O VAMPIRO DO CONVENTO - Conto Clássico de Terror - Louis-Antoine De Caraccioli
O
VAMPIRO NO CONVENTO
(Carta
a uma senhora polonesa há pouco falecida)
Louis-Antoine
De Caraccioli
(1719
– 1803)
Tradução:
Paulo Soriano
Ilustre Dama:
Porque
agora o que respeita aos mortos me interessa mais do que o concernente aos
vivos, reli há pouco o que tu me escreveste, certa feita, sobre os vampiros,
esses pretensos cadáveres deambulantes, que, supõe-se, existiram na Hungria e
na Polônia. As tuas reflexões sobre eles
são maravilhosas, realmente dignas de ti. Tu te lamentavas, com razão, dos
erros decorrentes da ignorância e da superstição, e te entristecias com Dom
Calmet, que dera crédito à quimera dos vampiros.
Que
ilusão é esta, a de crer, em alguma ocasião, que corpos separados das almas
possam deixar os seus túmulos para, vagueando, sugar o sangue, aqui e acolá,
dos vivos!

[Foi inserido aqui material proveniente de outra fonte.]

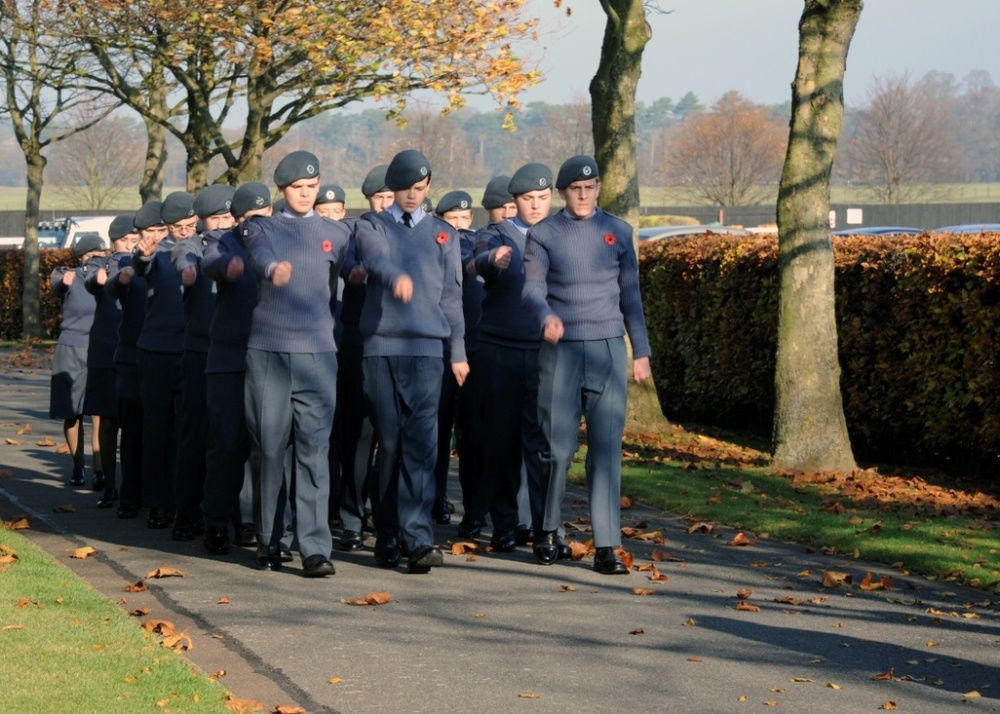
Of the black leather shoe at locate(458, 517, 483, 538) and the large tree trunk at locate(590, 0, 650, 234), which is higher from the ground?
the large tree trunk at locate(590, 0, 650, 234)

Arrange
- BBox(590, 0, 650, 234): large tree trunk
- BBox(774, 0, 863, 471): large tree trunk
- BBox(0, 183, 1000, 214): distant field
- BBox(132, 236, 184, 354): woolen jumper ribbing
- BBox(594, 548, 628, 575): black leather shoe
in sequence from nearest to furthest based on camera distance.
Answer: BBox(594, 548, 628, 575): black leather shoe < BBox(132, 236, 184, 354): woolen jumper ribbing < BBox(774, 0, 863, 471): large tree trunk < BBox(590, 0, 650, 234): large tree trunk < BBox(0, 183, 1000, 214): distant field

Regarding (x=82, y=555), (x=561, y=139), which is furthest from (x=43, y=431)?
(x=561, y=139)

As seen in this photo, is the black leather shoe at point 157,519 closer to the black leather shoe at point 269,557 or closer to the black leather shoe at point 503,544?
the black leather shoe at point 269,557

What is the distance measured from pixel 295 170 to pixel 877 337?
7.15 metres

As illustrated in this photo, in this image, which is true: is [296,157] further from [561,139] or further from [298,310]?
[561,139]

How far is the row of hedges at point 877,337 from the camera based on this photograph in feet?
42.4

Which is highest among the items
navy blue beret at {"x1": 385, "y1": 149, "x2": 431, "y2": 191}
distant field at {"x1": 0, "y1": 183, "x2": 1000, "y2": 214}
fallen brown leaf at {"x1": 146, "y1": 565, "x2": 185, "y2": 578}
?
distant field at {"x1": 0, "y1": 183, "x2": 1000, "y2": 214}

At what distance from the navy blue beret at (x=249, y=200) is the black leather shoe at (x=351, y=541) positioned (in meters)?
2.06

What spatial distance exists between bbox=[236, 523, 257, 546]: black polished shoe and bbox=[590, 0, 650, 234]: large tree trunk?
288 inches

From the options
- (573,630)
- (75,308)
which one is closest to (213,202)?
(75,308)

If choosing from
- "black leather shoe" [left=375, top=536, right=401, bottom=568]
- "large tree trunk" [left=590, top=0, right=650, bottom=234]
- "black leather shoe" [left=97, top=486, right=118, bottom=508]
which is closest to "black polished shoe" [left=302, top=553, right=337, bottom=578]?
"black leather shoe" [left=375, top=536, right=401, bottom=568]

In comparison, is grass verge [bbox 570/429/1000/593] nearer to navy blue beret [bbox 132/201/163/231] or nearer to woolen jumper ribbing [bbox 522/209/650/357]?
woolen jumper ribbing [bbox 522/209/650/357]

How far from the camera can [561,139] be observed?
98688 mm

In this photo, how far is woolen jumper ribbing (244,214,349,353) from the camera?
29.0ft
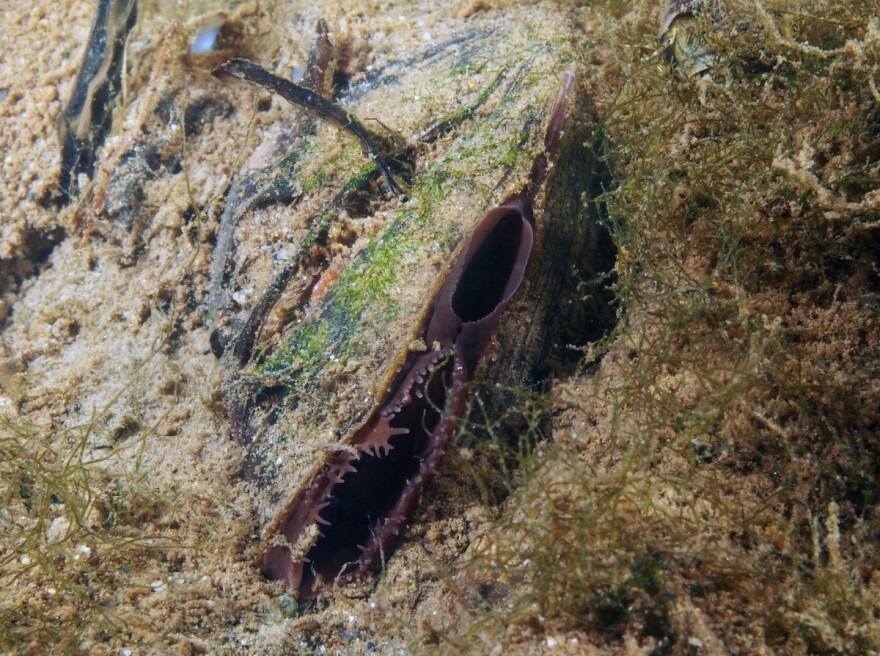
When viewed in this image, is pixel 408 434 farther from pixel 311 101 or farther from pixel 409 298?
pixel 311 101

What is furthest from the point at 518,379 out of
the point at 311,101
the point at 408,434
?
the point at 311,101

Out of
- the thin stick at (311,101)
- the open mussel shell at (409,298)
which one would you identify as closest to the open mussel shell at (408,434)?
the open mussel shell at (409,298)

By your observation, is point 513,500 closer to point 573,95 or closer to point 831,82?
point 573,95

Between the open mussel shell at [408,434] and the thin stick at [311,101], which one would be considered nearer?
the open mussel shell at [408,434]

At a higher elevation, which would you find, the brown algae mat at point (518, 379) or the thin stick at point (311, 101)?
the thin stick at point (311, 101)

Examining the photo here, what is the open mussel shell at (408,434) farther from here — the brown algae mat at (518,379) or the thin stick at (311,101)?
the thin stick at (311,101)

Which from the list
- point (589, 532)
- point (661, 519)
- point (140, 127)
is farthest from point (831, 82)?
point (140, 127)

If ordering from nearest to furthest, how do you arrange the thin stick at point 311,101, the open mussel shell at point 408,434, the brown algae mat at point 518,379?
the brown algae mat at point 518,379
the open mussel shell at point 408,434
the thin stick at point 311,101
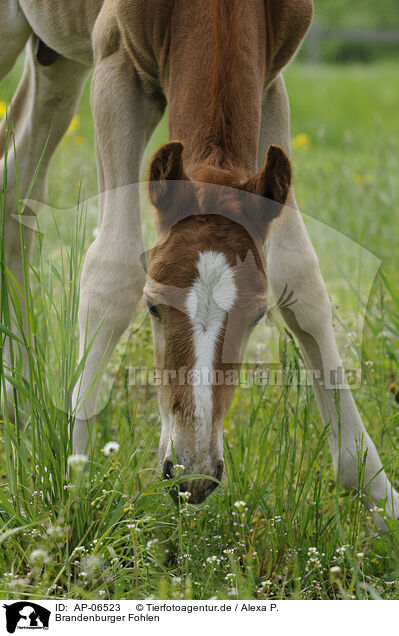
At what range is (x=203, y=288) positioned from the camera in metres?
2.14

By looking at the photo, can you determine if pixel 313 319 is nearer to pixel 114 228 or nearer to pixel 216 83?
pixel 114 228

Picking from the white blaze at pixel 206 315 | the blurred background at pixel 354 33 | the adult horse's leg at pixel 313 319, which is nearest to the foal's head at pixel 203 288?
the white blaze at pixel 206 315

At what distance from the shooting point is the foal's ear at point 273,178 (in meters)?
2.25

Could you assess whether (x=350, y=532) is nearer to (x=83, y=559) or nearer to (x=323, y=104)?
(x=83, y=559)

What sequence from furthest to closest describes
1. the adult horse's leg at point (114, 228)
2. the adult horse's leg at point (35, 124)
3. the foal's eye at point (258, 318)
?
the adult horse's leg at point (35, 124) < the adult horse's leg at point (114, 228) < the foal's eye at point (258, 318)

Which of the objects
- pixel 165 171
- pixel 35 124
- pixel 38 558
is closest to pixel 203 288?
pixel 165 171

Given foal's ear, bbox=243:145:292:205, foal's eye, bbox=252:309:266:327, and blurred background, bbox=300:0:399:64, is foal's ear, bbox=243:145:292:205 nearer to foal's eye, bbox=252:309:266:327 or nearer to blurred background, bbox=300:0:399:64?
foal's eye, bbox=252:309:266:327

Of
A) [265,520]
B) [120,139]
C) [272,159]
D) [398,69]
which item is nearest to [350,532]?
[265,520]

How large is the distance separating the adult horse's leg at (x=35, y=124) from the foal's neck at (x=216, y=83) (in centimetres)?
145

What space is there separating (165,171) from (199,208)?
0.47 ft

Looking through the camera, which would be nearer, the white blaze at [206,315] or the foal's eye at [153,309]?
the white blaze at [206,315]
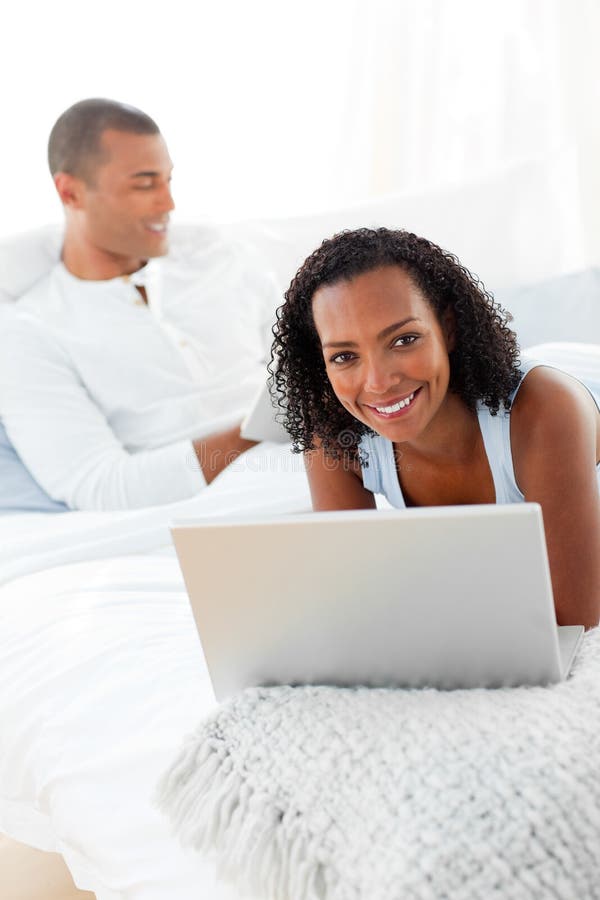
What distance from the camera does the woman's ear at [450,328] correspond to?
4.00 feet

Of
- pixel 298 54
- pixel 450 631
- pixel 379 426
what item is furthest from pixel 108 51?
pixel 450 631

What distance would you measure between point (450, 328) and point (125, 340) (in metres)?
1.09

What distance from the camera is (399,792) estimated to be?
79cm

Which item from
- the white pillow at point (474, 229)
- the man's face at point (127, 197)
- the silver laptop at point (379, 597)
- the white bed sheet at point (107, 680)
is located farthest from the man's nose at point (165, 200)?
the silver laptop at point (379, 597)

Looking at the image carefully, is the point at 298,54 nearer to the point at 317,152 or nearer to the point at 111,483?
the point at 317,152

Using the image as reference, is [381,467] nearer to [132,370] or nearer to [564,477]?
[564,477]

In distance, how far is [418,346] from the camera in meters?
1.15

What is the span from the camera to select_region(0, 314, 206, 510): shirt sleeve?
1912 mm

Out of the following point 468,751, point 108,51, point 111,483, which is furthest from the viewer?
point 108,51

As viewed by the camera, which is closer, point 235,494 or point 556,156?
point 235,494

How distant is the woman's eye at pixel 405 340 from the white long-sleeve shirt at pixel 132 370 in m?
0.84

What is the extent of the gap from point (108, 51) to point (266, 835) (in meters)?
2.36

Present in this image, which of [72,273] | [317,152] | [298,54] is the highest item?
[298,54]

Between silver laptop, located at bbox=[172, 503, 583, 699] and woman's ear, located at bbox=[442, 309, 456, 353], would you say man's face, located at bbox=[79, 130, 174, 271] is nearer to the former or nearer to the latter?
woman's ear, located at bbox=[442, 309, 456, 353]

Ah, como deixar de observar que,
como disseste muito bem, “essa viva cor e essas carnes firmes, que se encontram
nos cadáveres de supostos vampiros depois da exumação, não tinham outra causa
senão as características da própria terra, adequadas à realização de tais
prodígios”? E se esta observação foi
depois confirmada pelas experiências realizadas na Hungria, que serviram para
desiludir as gentes, como se admitir que ainda hoje haja pessoas
escrupulosamente fiéis a essas ridículas superstições?
Nada
me convenceu tanto da fraqueza do espírito humano quanto a obstinação de um
religioso polonês, que tu também conheceste, ao sustentar ter visto com os
próprios olhos um vampiro, e haver sido testemunha dos atrozes feitos que
aquele cometeu num convento.
“Eu
era superior em nosso convento de Lublin”, contava-me, “quando morreu um de
nossos padres. Mal havia sido exposto o
seu cadáver na igreja, onde deveria ficar até o dia seguinte, vieram avisar-me
que o seu rosto havia enrubescido surpreendentemente e que o viram passear pelo
dormitório. Corri ao seu ataúde e efetivamente reconheci que ele estava
vermelho como fogo; portanto, ordenei a ele que, em razão da santa obediência,
não viesse a perturbar o repouso de ninguém, e o preveni de que, se ousasse um
mínimo movimento, faria com que lhe cortassem a cabeça e lhe transpassassem com
estaca de madeira o coração. (Este é o modo usado na verificação dos que,
acreditava-se, eram vampiros; segredo infalível para por fim às suas trágicas
façanhas.)
Mas, algumas horas mais
tarde recomeçou, o alvoroço. Então, fui à igreja, acompanhado por toda a
comunidade, e disse ao morto, que mantinha sempre a face corada:
-
Assim o quiseste, padre. Portanto, não
me culpes. E para castigar-te por
sedição, apelando ao direito que me é conferido como teu superior, ordeno que
te cortem a cabeça e que te traspassem o coração!
E
tal foi imediatamente cumprido. O vampiro levantou os pés várias vezes e exalou
um forte grito. Pensei, a partir de então, que estaríamos tranquilos. Mas uma
gritaria espantosa alarmou todo o mosteiro durante a noite, durando até o dia
seguinte, quando acorri mais uma vez ao cadáver para informar-lhe que,
porquanto a amputação não servira para fazê-lo recobrar a razão, seria ele
queimado à tarde, no centro do pátio.
Preparou-se a fogueira e o corpo, lançado às chamas, em breve reduziu-se
a cinzas, mas isto suscitou uma tão terrível tempestade que a casa parecia que
iria desabar.”
Sim,
foi exatamente isto que eu escutei, em viva voz, de um religioso que foi
destituído pelo bispo de Cracóvia justamente por ter feito tal demonstração em
público. Mas isto não o impediu de
continuar acreditando, e de narrar, aos que estivessem a sua volta, uma
história tão absurda: na verdade, o fanatismo não raciocina. Aquele fato esteve
nos lábios de todos na Polônia, tal como um outro acontecimento, ocorrido em
Lemberg, que dizia respeito a um estudante declarado vampiro e como tal
castigado.
Mas,
o que importam as palavras, agora que tu estás na fonte da verdade? Ai, perdoa-me, pois sou uma alma extraviada
em dor, e que a tudo se aferra, sem saber por quê! Assim o faz o viajante, que se perdeu no
caminho: vai e vem, e procura as vagas pegadas que mais e mais lhe deveriam...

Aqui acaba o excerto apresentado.